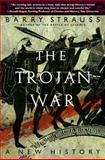 The Trojan War, Barry Strauss, 0743264428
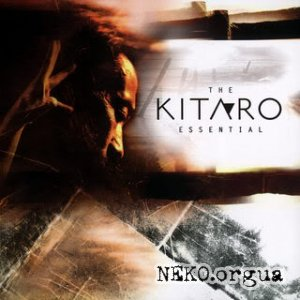 Kitaro - The Essential Kitaro (2006)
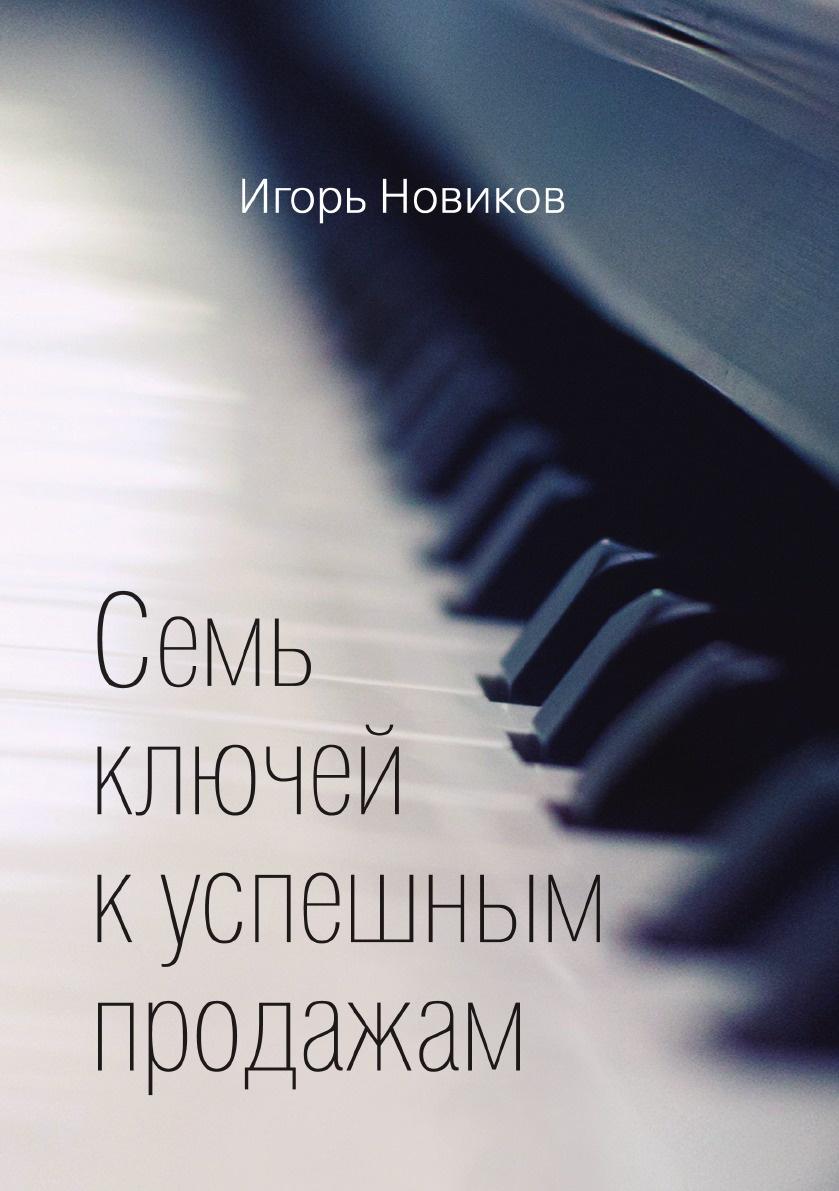 Игорь Новиков Семь ключей к успешным продажам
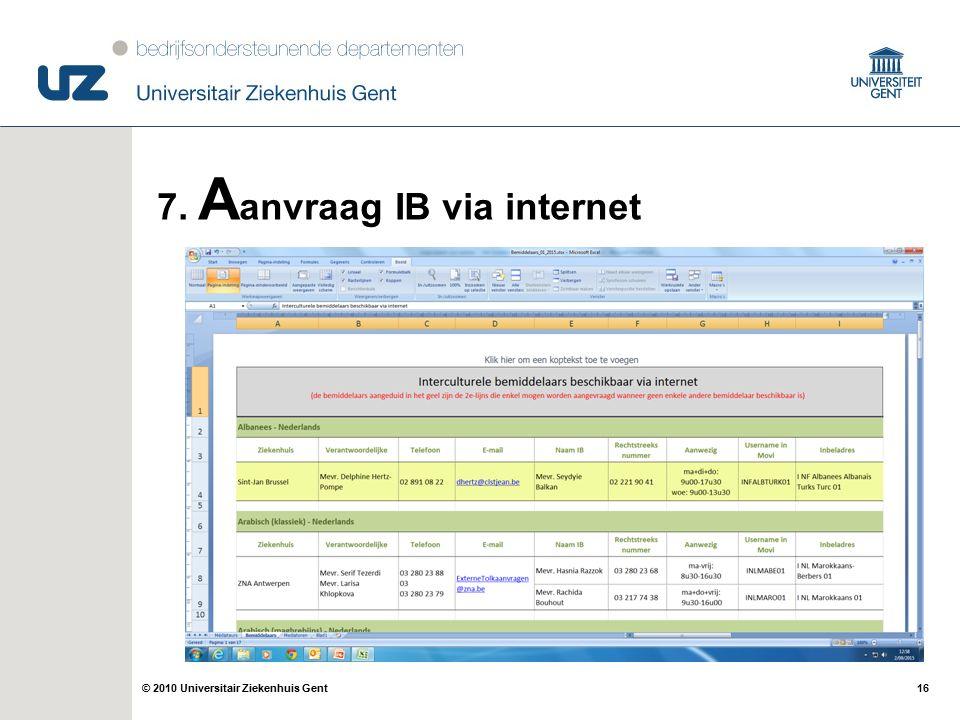 16© 2010 Universitair Ziekenhuis Gent 7. A anvraag IB via internet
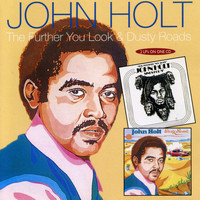 John Holt - The Further You Look / Dusty Roads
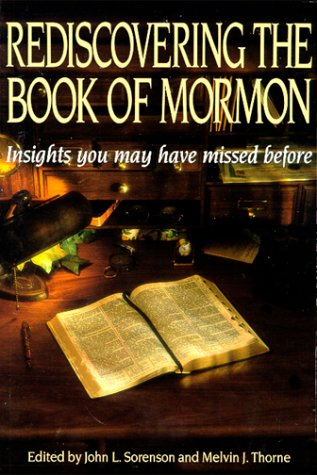 Rediscovering the Book of Mormon (0875793878) by John L. Sorenson; Melvin Thorne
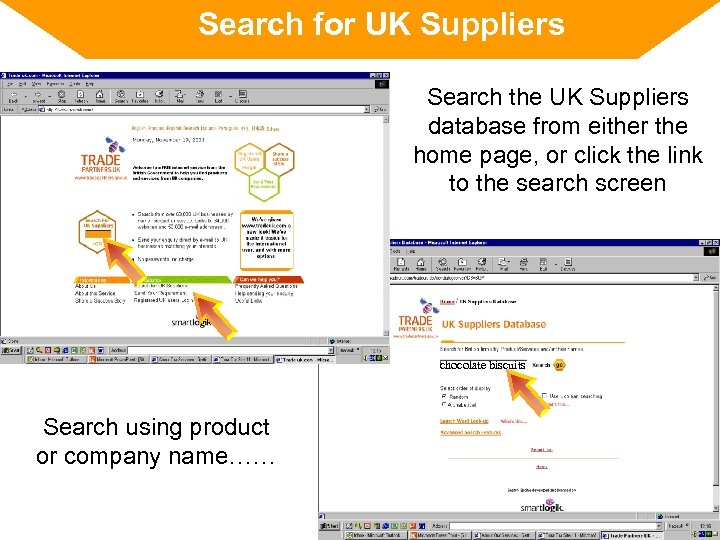 Search for UK Suppliers Search the UK Suppliers database from either the home page,
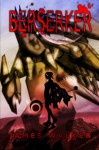 Berserker (Messenger) (Volume 2) - James Walker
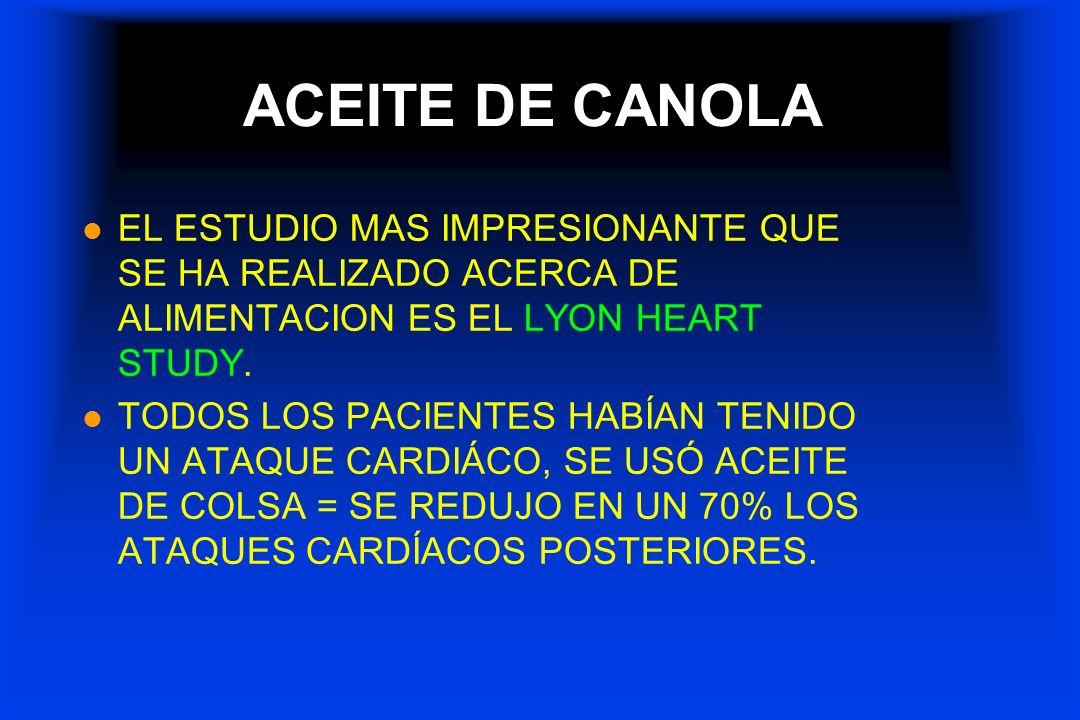 ACEITE DE CANOLA EL ESTUDIO MAS IMPRESIONANTE QUE SE HA REALIZADO ACERCA DE ALIMENTACION ES EL LYON HEART STUDY.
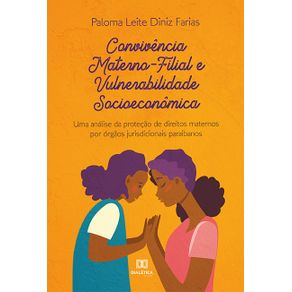 Convivencia-Materno-Filial-e-Vulnerabilidade-Socioeconomica--uma-analise-da-protecao-de-direitos-maternos-por-orgaos-jurisdicionais-paraibanos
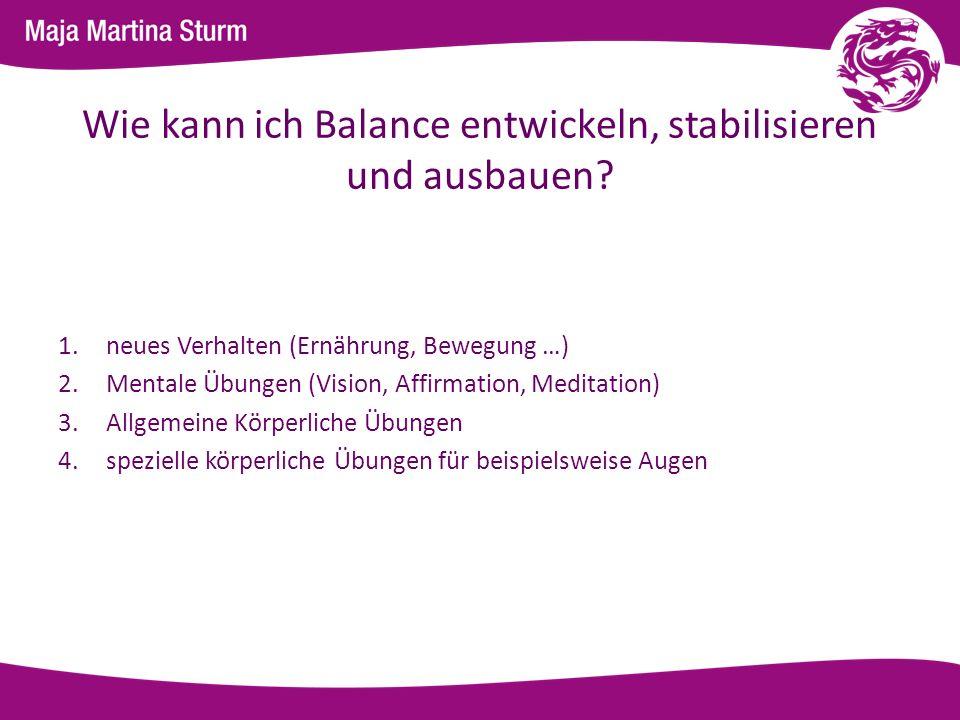 Wie kann ich Balance entwickeln, stabilisieren und ausbauen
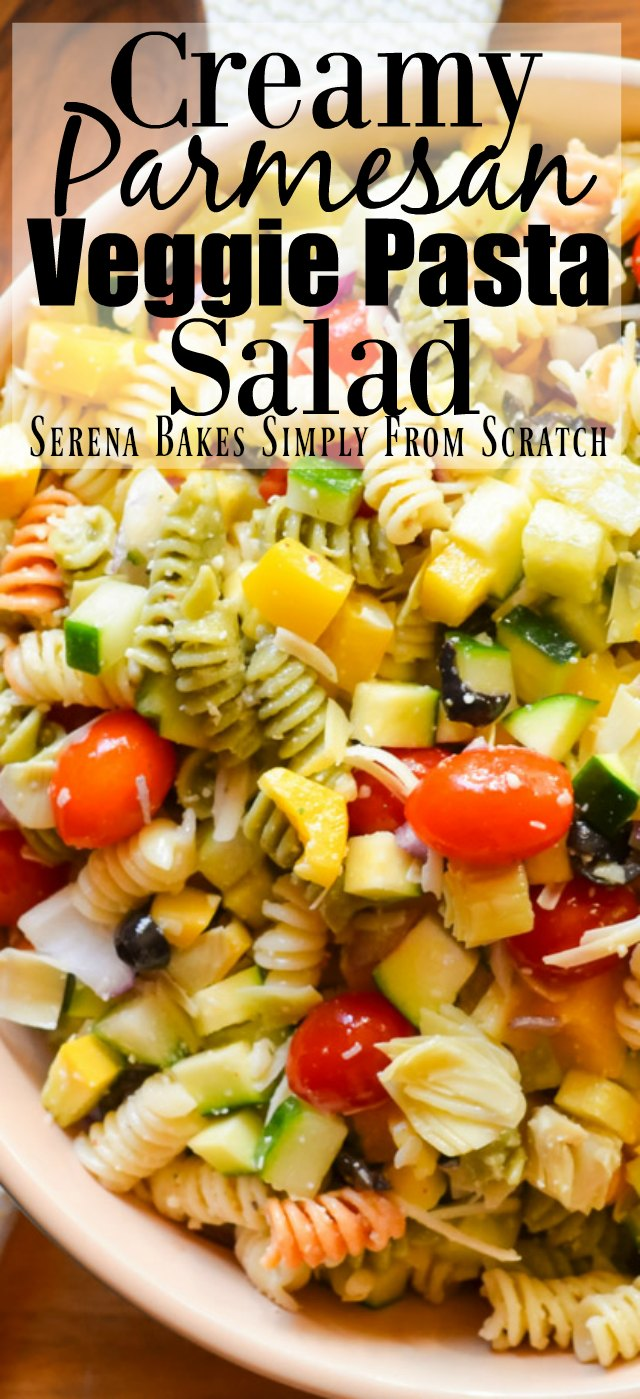 Creamy Parmesan Veggie Pasta Salad from Serena Bakes Simply From Scratch.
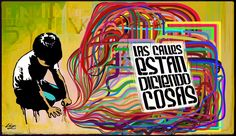 Las Calles Estan Diciendo Cosas (The Streets Are Saying Something) art-work and photo by luz:alhucema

......

§ **Exercise directions**: Copy out all the data exactly. No images belong in the copy.

§ **Response**:
 The Trojan War, Barry Strauss, 0743264428
 Kitaro - The Essential Kitaro (2006)
 Игорь Новиков Семь ключей к успешным продажам
 16© 2010 Universitair Ziekenhuis Gent 7. A anvraag IB via internet
 John Holt - The Further You Look / Dusty Roads
 Rediscovering the Book of Mormon (0875793878) by John L. Sorenson; Melvin Thorne
 Search for UK Suppliers Search the UK Suppliers database from either the home page,
 Berserker (Messenger) (Volume 2) - James Walker
 ACEITE DE CANOLA EL ESTUDIO MAS IMPRESIONANTE QUE SE HA REALIZADO ACERCA DE ALIMENTACION ES EL LYON HEART STUDY.
 Convivencia-Materno-Filial-e-Vulnerabilidade-Socioeconomica--uma-analise-da-protecao-de-direitos-maternos-por-orgaos-jurisdicionais-paraibanos
 Wie kann ich Balance entwickeln, stabilisieren und ausbauen
 Creamy Parmesan Veggie Pasta Salad from Serena Bakes Simply From Scratch.
 Las Calles Estan Diciendo Cosas (The Streets Are Saying Something) art-work and photo by luz:alhucema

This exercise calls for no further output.